Exercises
1. Revise the passage of the Tagalog phrase thread from "## mataripis" to "Magpahinga ka naman.", writing "tasks" in place of "activities".
2. In the Tagalog phrase thread, what does the word "namán" show about the sentence?

# Matulog ka naman ng madalas



## Seb_K

Heya, 

What does "matulog ka naman ng madalas" mean ...?


----------



## endl3ss

Hmmm..? I don't get the sentence there's something wrong in it but if I'll translate it to English the meaning is "*Sleep often*"....


----------



## Qcumber

Seb_K said:


> matulog ka naman ng madalas


*Matúlog ká namán nang madalás.*
= Do sleep often. > You should sleep as often as possible. 
This is a reply as indicated by _namán_.
What is the context?


----------



## endl3ss

Yeah that's it thanks Qcumber...


----------



## Seb_K

I am not sure what the context is either because someone wrote this ... But what is the correct way of writing that sentence?

Thanks for the explanation though Qcumber.


----------



## Qcumber

Seb_K said:


> I am not sure what the context is either because someone wrote this ... But what is the correct way of writing that sentence?


You are welcome.
The way you wrote this sentence is correct in unaccented spelling.
Too bad you have no context. A context is always very useful.


----------



## mataripis

It is unusual for native tagalog speaker to hear such grammar. I think you are saying that your friend need to rest/sleep after doing so many activities in order for him to re energize.  Just tell him/her= Matulog ka naman! or Magpahinga ka naman.


----------

Excerpted records
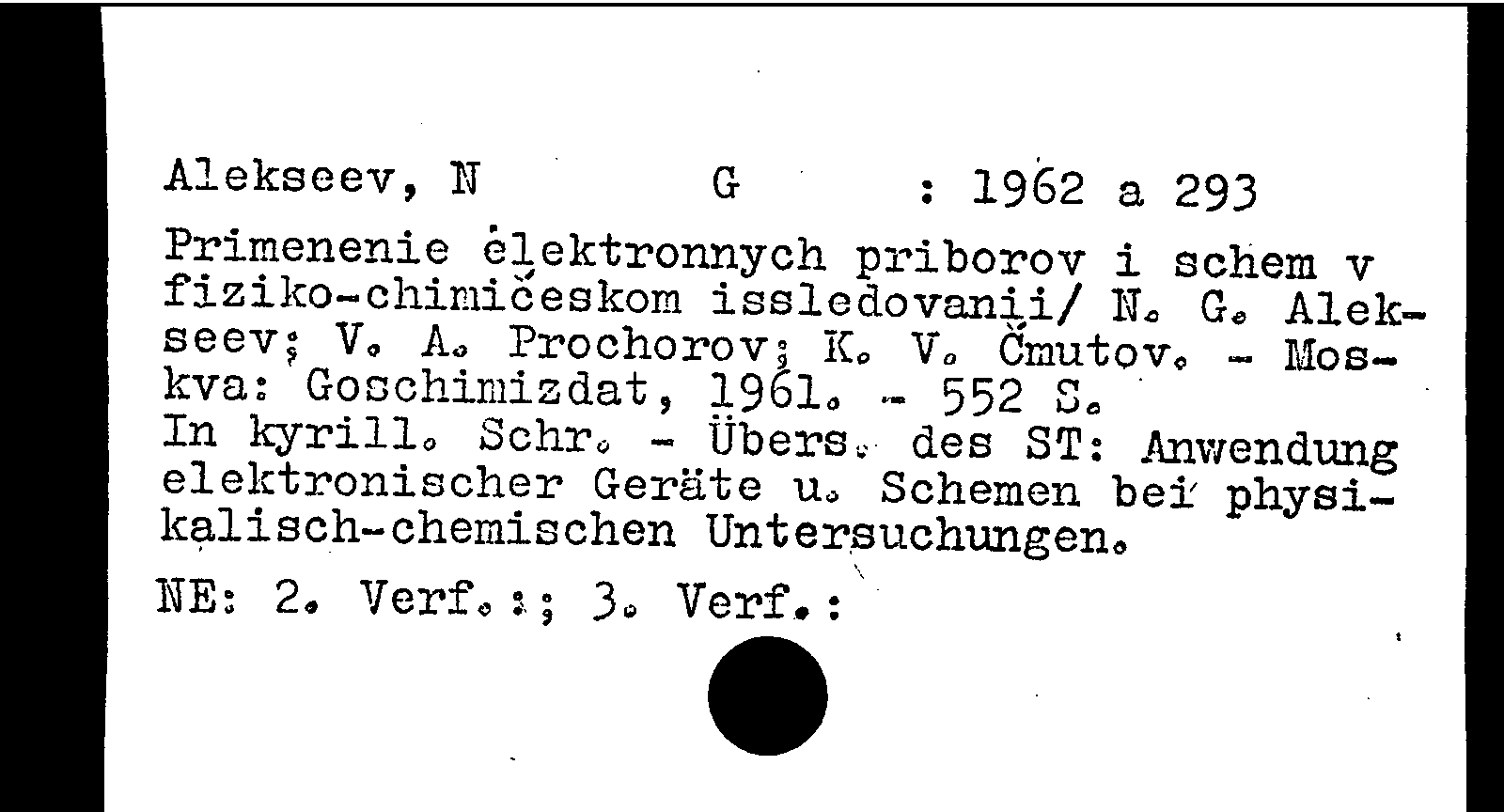 Alekseev, N G : 1962 a 293

Primenenie ėlektronnych priborov i schem v fiziko-chimičeskom issledovanii/ N. G. Alekseev; V. A. Prochorov; K. V. Čmutov. - Moskva: Goschimizdat, 1961. - 552 S.
In kyrill. Schr. - Übers. des ST: Anwendung elektronischer Geräte u. Schemen bei physikalisch-chemischen Untersuchungen.

NE: 2. Verf.:; 3. Verf.: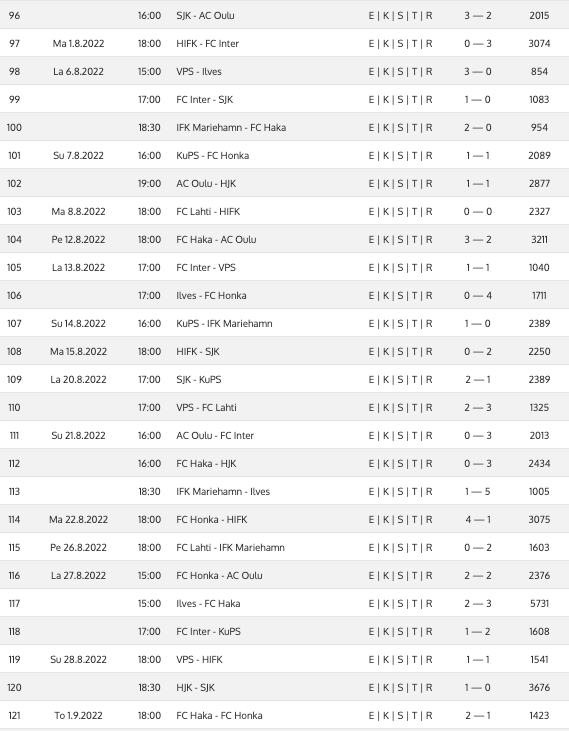 | 96 | | 16:00 | SJK - AC Oulu | E \| K \| S \| T \| R | 3 — 2 | 2015 |
|---|---|---|---|---|---|---|
| 97 | Ma 1.8.2022 | 18:00 | HIFK - FC Inter | E \| K \| S \| T \| R | 0 — 3 | 3074 |
| 98 | La 6.8.2022 | 15:00 | VPS - Ilves | E \| K \| S \| T \| R | 3 — 0 | 854 |
| 99 | | 17:00 | FC Inter - SJK | E \| K \| S \| T \| R | 1 — 0 | 1083 |
| 100 | | 18:30 | IFK Mariehamn - FC Haka | E \| K \| S \| T \| R | 2 — 0 | 954 |
| 101 | Su 7.8.2022 | 16:00 | KuPS - FC Honka | E \| K \| S \| T \| R | 1 — 1 | 2089 |
| 102 | | 19:00 | AC Oulu - HJK | E \| K \| S \| T \| R | 1 — 1 | 2877 |
| 103 | Ma 8.8.2022 | 18:00 | FC Lahti - HIFK | E \| K \| S \| T \| R | 0 — 0 | 2327 |
| 104 | Pe 12.8.2022 | 18:00 | FC Haka - AC Oulu | E \| K \| S \| T \| R | 3 — 2 | 3211 |
| 105 | La 13.8.2022 | 17:00 | FC Inter - VPS | E \| K \| S \| T \| R | 1 — 1 | 1040 |
| 106 | | 17:00 | Ilves - FC Honka | E \| K \| S \| T \| R | 0 — 4 | 1711 |
| 107 | Su 14.8.2022 | 16:00 | KuPS - IFK Mariehamn | E \| K \| S \| T \| R | 1 — 0 | 2389 |
| 108 | Ma 15.8.2022 | 18:00 | HIFK - SJK | E \| K \| S \| T \| R | 0 — 2 | 2250 |
| 109 | La 20.8.2022 | 17:00 | SJK - KuPS | E \| K \| S \| T \| R | 2 — 1 | 2389 |
| 110 | | 17:00 | VPS - FC Lahti | E \| K \| S \| T \| R | 2 — 3 | 1325 |
| 111 | Su 21.8.2022 | 16:00 | AC Oulu - FC Inter | E \| K \| S \| T \| R | 0 — 3 | 2013 |
| 112 | | 16:00 | FC Haka - HJK | E \| K \| S \| T \| R | 0 — 3 | 2434 |
| 113 | | 18:30 | IFK Mariehamn - Ilves | E \| K \| S \| T \| R | 1 — 5 | 1005 |
| 114 | Ma 22.8.2022 | 18:00 | FC Honka - HIFK | E \| K \| S \| T \| R | 4 — 1 | 3075 |
| 115 | Pe 26.8.2022 | 18:00 | FC Lahti - IFK Mariehamn | E \| K \| S \| T \| R | 0 — 2 | 1603 |
| 116 | La 27.8.2022 | 15:00 | FC Honka - AC Oulu | E \| K \| S \| T \| R | 2 — 2 | 2376 |
| 117 | | 15:00 | Ilves - FC Haka | E \| K \| S \| T \| R | 2 — 3 | 5731 |
| 118 | | 17:00 | FC Inter - KuPS | E \| K \| S \| T \| R | 1 — 2 | 1608 |
| 119 | Su 28.8.2022 | 18:00 | VPS - HIFK | E \| K \| S \| T \| R | 1 — 1 | 1541 |
| 120 | | 18:30 | HJK - SJK | E \| K \| S \| T \| R | 1 — 0 | 3676 |
| 121 | To 1.9.2022 | 18:00 | FC Haka - FC Honka | E \| K \| S \| T \| R | 2 — 1 | 1423 |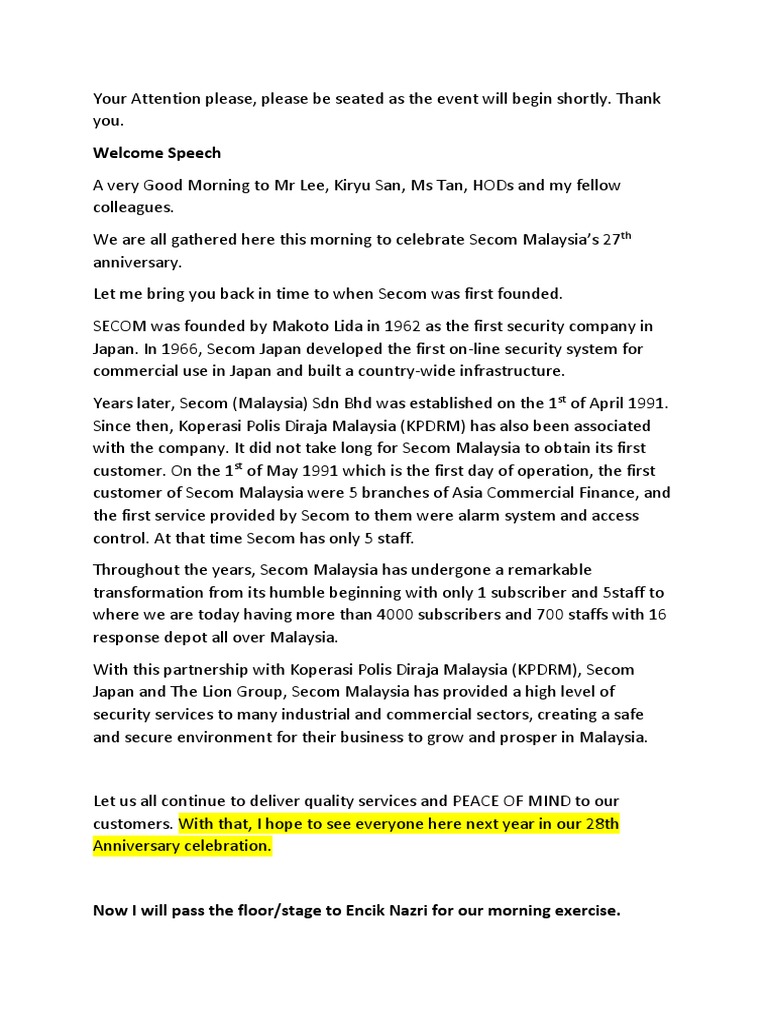 Your Attention please, please be seated as the event will begin shortly. Thank you.

Welcome Speech

A very Good Morning to Mr Lee, Kiryu San, Ms Tan, HODs and my fellow colleagues.

We are all gathered here this morning to celebrate Secom Malaysia's 27$^{th}$ anniversary.

Let me bring you back in time to when Secom was first founded.

SECOM was founded by Makoto Lida in 1962 as the first security company in Japan. In 1966, Secom Japan developed the first on-line security system for commercial use in Japan and built a country-wide infrastructure.

Years later, Secom (Malaysia) Sdn Bhd was established on the 1$^{st}$ of April 1991. Since then, Koperasi Polis Diraja Malaysia (KPDRM) has also been associated with the company. It did not take long for Secom Malaysia to obtain its first customer. On the 1$^{st}$ of May 1991 which is the first day of operation, the first customer of Secom Malaysia were 5 branches of Asia Commercial Finance, and the first service provided by Secom to them were alarm system and access control. At that time Secom has only 5 staff.

Throughout the years, Secom Malaysia has undergone a remarkable transformation from its humble beginning with only 1 subscriber and 5staff to where we are today having more than 4000 subscribers and 700 staffs with 16 response depot all over Malaysia.

With this partnership with Koperasi Polis Diraja Malaysia (KPDRM), Secom Japan and The Lion Group, Secom Malaysia has provided a high level of security services to many industrial and commercial sectors, creating a safe and secure environment for their business to grow and prosper in Malaysia.

Let us all continue to deliver quality services and PEACE OF MIND to our customers. With that, I hope to see everyone here next year in our 28th Anniversary celebration.

Now I will pass the floor/stage to Encik Nazri for our morning exercise.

Your responses
1.
## mataripis

It is unusual for native tagalog speaker to hear such grammar. I think you are saying that your friend need to rest/sleep after doing so many tasks in order for him to re energize.  Just tell him/her= Matulog ka naman! or Magpahinga ka naman.

2. It shows that the sentence is a reply.